2. Description of the Related Art
Vascular aneurysms are the result of abnormal dilation of an artery, resulting from disease, infection, trauma, and/or genetic predisposition, which can weaken the arterial wall and allow it to expand locally. While aneurysms can occur anywhere within the high pressure (arterial) side of the circulation, most occur within the aorta, more specifically, the abdominal aorta usually originating near the ostia of the renal arteries and often extending distally into one or both of the iliac arteries.
Aortic aneurysms are often treated in open surgical procedures where the diseased vessel segment is bypassed and repaired with an artificial vascular graft. While considered an effective surgical technique, conventional vascular graft surgery however, is frequently not advisable for elderly patients or those patients weakened from cardiovascular and/or other diseases.
An alternative to the open surgical procedure is the placement of an endovascular prosthesis, such as an endoluminal stent graft, within the vessel in order to eliminate blood flow and pressure from the aneurysm sac. Generally, endoluminal stent grafts are delivered to a desired location within a vessel using a catheter-based delivery technique. Before the endoluminal stent graft can be delivered and implanted, both the inner diameter of the vessel, near the neck of the aneurysm, and the length of the aneurysm must be precisely measured. Once the endoluminal stent graft is properly sized, it is typically compressed and housed in a removable sheathing. The sheathed endoluminal stent graft is inserted into a vessel, typically from a more distal location, and maneuvered to the desired location via the catheter-based delivery technique. Once the desired location is achieved, the sheath is removed thus allowing the endoluminal stent graft to expand and make contact with the luminal wall.
Endoluminal stent grafts typically include a graft material supported by a stent structure. Generally, endoluminal stent grafts are formed in a tubular shape with proximal and distal neck openings to allow for blood flow. Conventionally, the proximal end of the endoluminal stent graft is referenced with respect to the end closest to the heart (via the length of blood traveled from the heart.) Some endoluminal stent grafts further include openings or bifurcations to accommodate lateral branches off the main vessel.
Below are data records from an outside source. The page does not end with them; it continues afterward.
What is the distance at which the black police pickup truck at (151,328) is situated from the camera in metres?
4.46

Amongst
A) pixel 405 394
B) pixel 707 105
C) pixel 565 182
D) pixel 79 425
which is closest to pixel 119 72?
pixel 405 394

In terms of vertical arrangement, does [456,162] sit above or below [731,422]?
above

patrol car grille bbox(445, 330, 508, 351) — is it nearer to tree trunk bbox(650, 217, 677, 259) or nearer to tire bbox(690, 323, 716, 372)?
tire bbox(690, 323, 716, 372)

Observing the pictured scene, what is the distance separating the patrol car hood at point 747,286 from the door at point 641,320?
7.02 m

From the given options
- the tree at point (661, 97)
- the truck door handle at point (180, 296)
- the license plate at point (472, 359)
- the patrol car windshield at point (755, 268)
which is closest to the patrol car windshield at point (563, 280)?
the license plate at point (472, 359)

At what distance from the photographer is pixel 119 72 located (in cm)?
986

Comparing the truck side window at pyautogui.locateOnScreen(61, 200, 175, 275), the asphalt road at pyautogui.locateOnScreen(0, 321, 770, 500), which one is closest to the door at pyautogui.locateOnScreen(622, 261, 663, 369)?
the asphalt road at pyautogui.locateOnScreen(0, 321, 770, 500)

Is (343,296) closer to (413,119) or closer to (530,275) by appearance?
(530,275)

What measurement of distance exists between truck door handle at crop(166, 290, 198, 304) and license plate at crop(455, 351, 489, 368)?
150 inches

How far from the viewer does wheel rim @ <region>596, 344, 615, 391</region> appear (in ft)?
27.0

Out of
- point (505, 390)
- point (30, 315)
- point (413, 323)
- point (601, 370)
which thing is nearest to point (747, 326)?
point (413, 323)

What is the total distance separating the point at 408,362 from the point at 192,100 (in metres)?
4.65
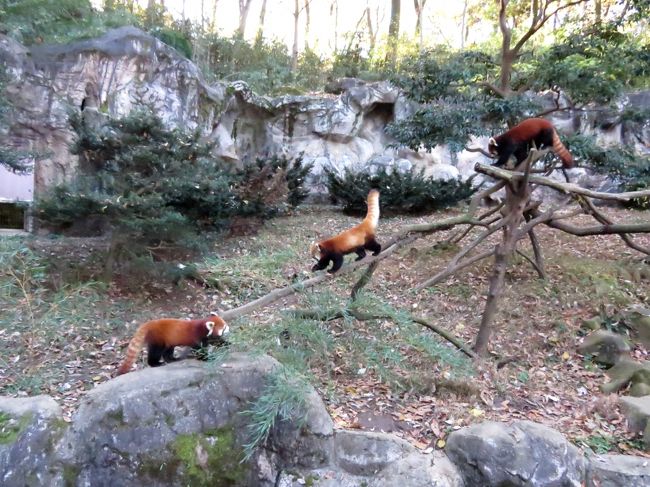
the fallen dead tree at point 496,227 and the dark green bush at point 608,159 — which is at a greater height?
the dark green bush at point 608,159

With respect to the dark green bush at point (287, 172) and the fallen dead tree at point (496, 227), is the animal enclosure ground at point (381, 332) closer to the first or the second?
the fallen dead tree at point (496, 227)

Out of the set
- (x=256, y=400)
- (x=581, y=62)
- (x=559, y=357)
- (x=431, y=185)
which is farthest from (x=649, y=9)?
(x=256, y=400)

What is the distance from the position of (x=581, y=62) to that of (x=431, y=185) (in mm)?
5498

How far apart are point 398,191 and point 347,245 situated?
26.3ft

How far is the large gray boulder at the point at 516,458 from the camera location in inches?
164

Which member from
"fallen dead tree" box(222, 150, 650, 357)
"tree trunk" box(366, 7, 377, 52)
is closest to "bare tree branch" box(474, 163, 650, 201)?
"fallen dead tree" box(222, 150, 650, 357)

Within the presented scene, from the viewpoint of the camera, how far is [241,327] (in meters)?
4.70

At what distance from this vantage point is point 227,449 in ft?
14.0

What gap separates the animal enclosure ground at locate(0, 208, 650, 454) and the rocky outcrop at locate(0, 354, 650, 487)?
379 mm

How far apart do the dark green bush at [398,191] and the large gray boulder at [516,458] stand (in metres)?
8.63

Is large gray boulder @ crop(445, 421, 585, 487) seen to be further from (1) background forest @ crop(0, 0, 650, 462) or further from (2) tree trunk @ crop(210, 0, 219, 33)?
(2) tree trunk @ crop(210, 0, 219, 33)

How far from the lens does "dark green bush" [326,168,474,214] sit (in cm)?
1265

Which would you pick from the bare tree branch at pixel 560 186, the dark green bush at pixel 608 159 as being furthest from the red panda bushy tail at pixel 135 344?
the dark green bush at pixel 608 159

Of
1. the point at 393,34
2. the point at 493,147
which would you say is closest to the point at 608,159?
the point at 493,147
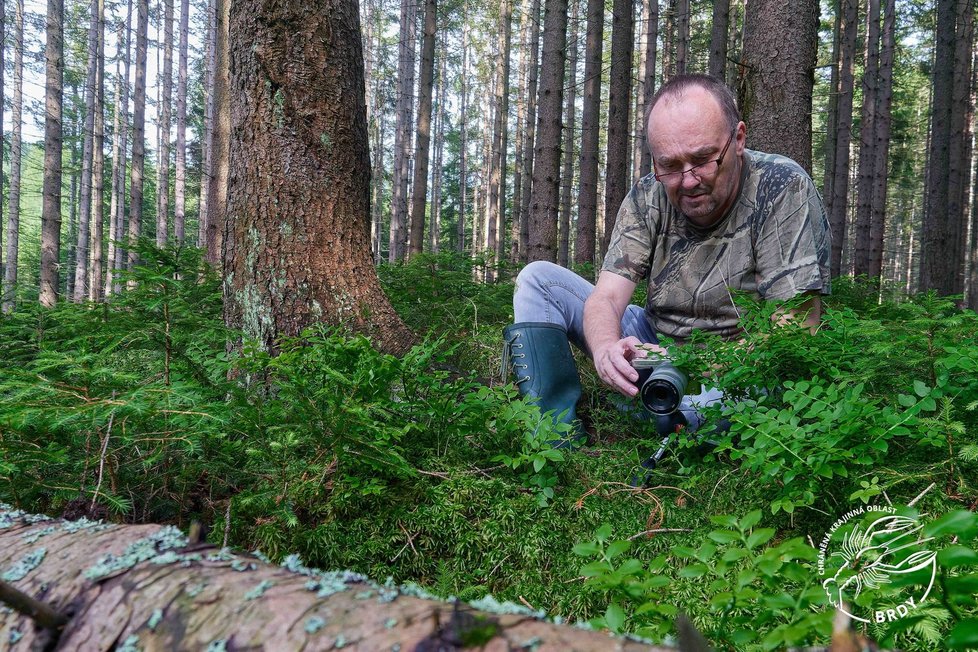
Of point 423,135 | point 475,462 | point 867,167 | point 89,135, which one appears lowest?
point 475,462

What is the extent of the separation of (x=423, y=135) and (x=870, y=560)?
12.8 m

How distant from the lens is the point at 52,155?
12578 millimetres

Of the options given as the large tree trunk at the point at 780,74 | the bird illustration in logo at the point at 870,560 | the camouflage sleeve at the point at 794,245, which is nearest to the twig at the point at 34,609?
the bird illustration in logo at the point at 870,560

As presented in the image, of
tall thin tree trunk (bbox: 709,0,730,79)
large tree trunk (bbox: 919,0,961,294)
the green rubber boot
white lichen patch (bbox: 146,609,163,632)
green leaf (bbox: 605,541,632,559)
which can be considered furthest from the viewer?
tall thin tree trunk (bbox: 709,0,730,79)

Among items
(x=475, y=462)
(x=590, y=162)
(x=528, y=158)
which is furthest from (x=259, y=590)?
(x=528, y=158)

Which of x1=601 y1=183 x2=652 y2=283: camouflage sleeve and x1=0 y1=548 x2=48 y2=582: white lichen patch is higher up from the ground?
x1=601 y1=183 x2=652 y2=283: camouflage sleeve

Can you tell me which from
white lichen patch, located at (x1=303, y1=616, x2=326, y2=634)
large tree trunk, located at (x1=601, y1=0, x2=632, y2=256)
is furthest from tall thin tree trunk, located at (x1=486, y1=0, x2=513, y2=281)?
white lichen patch, located at (x1=303, y1=616, x2=326, y2=634)

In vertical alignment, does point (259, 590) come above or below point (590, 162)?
below

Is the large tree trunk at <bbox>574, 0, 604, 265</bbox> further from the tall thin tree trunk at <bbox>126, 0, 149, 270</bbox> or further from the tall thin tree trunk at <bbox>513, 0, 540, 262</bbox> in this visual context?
the tall thin tree trunk at <bbox>126, 0, 149, 270</bbox>

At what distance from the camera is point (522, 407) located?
7.50 feet

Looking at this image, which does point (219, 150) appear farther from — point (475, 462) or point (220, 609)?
point (220, 609)

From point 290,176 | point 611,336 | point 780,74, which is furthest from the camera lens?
point 780,74

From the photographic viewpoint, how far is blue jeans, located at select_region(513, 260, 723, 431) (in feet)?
10.5

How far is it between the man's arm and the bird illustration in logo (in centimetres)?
116
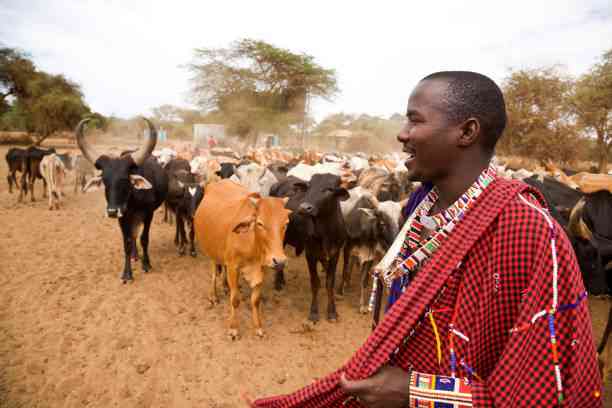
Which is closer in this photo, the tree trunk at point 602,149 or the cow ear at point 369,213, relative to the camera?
the cow ear at point 369,213

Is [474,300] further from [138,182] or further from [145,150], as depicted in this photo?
[145,150]

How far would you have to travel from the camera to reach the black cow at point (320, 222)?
4.48m

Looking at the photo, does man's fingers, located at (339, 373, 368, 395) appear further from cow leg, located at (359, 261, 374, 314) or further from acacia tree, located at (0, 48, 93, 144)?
acacia tree, located at (0, 48, 93, 144)

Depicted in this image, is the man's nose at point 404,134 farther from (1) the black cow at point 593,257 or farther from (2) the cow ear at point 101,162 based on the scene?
(2) the cow ear at point 101,162

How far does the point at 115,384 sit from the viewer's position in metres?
3.40

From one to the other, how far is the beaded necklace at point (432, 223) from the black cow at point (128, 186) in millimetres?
4836

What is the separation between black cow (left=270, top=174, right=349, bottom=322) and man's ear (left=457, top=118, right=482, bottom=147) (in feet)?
10.2

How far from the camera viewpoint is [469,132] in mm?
1166

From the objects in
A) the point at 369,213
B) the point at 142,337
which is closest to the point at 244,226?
the point at 142,337

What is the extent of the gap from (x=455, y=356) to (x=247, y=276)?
3442 millimetres

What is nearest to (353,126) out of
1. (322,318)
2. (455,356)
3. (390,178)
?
(390,178)

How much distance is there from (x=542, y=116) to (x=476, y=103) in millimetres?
21343

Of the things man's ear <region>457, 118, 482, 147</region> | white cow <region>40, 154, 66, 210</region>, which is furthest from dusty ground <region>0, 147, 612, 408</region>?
white cow <region>40, 154, 66, 210</region>

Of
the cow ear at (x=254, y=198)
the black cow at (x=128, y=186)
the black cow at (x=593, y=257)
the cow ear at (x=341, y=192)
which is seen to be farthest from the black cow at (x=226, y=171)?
the black cow at (x=593, y=257)
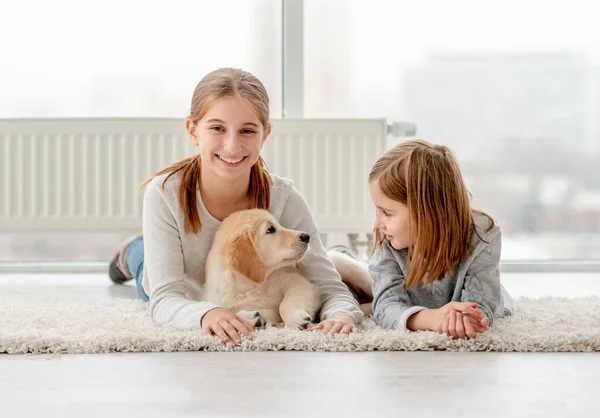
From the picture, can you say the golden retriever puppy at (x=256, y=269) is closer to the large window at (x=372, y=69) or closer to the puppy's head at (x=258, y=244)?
the puppy's head at (x=258, y=244)

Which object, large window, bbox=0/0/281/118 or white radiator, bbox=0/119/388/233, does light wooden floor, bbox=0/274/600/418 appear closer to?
white radiator, bbox=0/119/388/233

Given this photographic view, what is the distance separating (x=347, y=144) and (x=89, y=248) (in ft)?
4.57

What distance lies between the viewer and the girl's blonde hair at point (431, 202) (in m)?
1.78

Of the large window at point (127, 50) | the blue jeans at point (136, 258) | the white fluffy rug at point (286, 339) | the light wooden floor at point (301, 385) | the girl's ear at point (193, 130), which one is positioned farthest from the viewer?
the large window at point (127, 50)

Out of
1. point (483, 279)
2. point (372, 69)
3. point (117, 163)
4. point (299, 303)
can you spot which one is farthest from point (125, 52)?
point (483, 279)

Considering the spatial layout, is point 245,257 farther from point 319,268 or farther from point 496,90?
point 496,90

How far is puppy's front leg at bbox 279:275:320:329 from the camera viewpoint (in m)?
1.82

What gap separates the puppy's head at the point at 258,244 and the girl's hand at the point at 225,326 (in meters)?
0.13

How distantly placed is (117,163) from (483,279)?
6.83 ft

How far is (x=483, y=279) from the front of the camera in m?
1.82

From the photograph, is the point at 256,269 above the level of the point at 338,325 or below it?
above

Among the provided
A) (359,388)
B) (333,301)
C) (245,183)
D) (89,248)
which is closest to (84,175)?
(89,248)

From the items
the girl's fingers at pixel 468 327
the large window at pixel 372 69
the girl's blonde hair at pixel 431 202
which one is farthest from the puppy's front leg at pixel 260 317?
the large window at pixel 372 69

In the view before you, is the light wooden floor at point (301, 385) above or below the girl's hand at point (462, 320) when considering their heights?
below
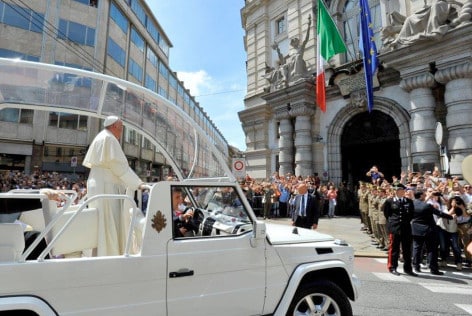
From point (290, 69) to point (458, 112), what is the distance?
970 cm

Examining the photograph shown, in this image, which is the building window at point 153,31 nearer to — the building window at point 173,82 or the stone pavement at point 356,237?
the building window at point 173,82

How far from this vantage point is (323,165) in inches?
687

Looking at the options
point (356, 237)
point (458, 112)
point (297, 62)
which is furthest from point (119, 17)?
point (356, 237)

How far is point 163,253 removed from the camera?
2455 millimetres

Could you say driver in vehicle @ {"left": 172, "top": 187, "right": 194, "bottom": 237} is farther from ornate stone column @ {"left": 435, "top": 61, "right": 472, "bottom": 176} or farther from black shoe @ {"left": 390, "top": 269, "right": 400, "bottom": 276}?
ornate stone column @ {"left": 435, "top": 61, "right": 472, "bottom": 176}

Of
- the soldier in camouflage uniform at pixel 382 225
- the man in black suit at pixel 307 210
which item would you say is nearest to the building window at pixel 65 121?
the man in black suit at pixel 307 210

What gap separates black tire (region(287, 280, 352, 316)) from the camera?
303 centimetres

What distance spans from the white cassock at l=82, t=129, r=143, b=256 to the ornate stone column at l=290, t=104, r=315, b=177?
1481 centimetres

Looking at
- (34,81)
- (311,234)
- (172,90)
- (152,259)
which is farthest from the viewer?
(172,90)

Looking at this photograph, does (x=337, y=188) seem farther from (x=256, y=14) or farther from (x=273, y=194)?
(x=256, y=14)

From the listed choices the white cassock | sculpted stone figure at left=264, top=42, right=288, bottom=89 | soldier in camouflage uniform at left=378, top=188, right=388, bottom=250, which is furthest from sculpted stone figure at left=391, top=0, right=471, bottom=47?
the white cassock

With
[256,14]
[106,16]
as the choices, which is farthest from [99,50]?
[256,14]

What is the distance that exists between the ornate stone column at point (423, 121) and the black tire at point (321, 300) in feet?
38.7

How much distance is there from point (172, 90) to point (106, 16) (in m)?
21.0
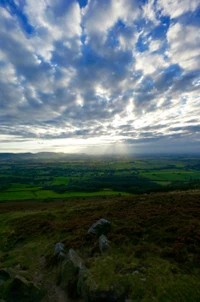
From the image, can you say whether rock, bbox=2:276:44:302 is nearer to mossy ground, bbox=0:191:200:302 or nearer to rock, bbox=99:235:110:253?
mossy ground, bbox=0:191:200:302

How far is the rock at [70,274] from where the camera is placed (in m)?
11.9

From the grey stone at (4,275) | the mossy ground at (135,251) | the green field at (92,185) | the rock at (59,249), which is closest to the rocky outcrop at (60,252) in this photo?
the rock at (59,249)

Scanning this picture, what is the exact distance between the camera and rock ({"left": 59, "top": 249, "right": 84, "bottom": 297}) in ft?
38.9

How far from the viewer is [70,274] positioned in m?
12.6

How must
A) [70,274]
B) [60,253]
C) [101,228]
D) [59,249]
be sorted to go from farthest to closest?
1. [101,228]
2. [59,249]
3. [60,253]
4. [70,274]

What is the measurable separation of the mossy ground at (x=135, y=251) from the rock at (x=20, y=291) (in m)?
1.70

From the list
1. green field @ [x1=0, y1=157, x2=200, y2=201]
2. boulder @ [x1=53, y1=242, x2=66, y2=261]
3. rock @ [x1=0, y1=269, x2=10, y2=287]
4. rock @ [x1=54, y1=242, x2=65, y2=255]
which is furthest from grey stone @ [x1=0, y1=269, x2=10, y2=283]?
green field @ [x1=0, y1=157, x2=200, y2=201]

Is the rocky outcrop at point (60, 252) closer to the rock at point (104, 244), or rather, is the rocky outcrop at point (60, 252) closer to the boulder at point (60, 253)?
the boulder at point (60, 253)

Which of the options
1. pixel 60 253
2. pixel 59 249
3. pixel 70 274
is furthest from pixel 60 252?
pixel 70 274

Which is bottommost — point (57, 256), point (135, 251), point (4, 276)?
point (57, 256)

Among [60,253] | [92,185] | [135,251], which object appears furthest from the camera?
[92,185]

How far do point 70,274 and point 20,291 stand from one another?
348cm

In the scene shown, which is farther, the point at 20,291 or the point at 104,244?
the point at 104,244

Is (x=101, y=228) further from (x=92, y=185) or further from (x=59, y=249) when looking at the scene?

Implantation of endoluminal stent grafts in the prior art can be subject to a number of technical problems with subsequent morbidity and mortality. In some patients, the aneurysm neck is diseased and is not a smooth surface; the proximal neck of the prior art endoluminal stent grafts do not heal and affix properly to these non-smooth luminal walls. This failure of the endoluminal stent graft to incorporate itself at the aneurysm neck (i.e. lack of healing) could allow an endoluminal stent graft to dislodge and migrate distally causing blood flow and pressure leakage into the aneurysm sac increasing the likelihood of rupture associated with such a Type I leak. In patients having aneurysms with severe neck angularity and/or those with an aortic neck shorter than 10 mm, incomplete contact surface with the vessel wall can produce insufficient anchoring forces for the endoluminal stent graft.
An endoluminal stent graft includes a healing-promoting material located within a distal anchor region and a proximal anchor region of the endoluminal stent graft. When correctly positioned within a vessel, the healing-promoting material promotes cellular growth and allows the vessel wall to heal to the endoluminal sent graft; consequently, the possibility of distal migration leading to endoleaks at the distal and proximal necks causing restored blood flow and pressure to the aneurysm sac is reduced. Alternatively, the healing-promoting material can be located only at the proximal neck of the endoluminal stent graft. In still another alternative, a ring-like insert can be included in the endoluminal stent graft and optionally covered with a material that promotes healing.
Common reference numerals are used throughout the drawings and detailed description to indicate like elements.
In one example, graft material 106 is a material formed to limit the leakage of blood through graft material 106. Examples of graft material 106 include substantially non-porous fabrics, such as low profile system (LPS) material, or densely knitted fabrics. Any of the commonly used graft materials are suitable for use herein.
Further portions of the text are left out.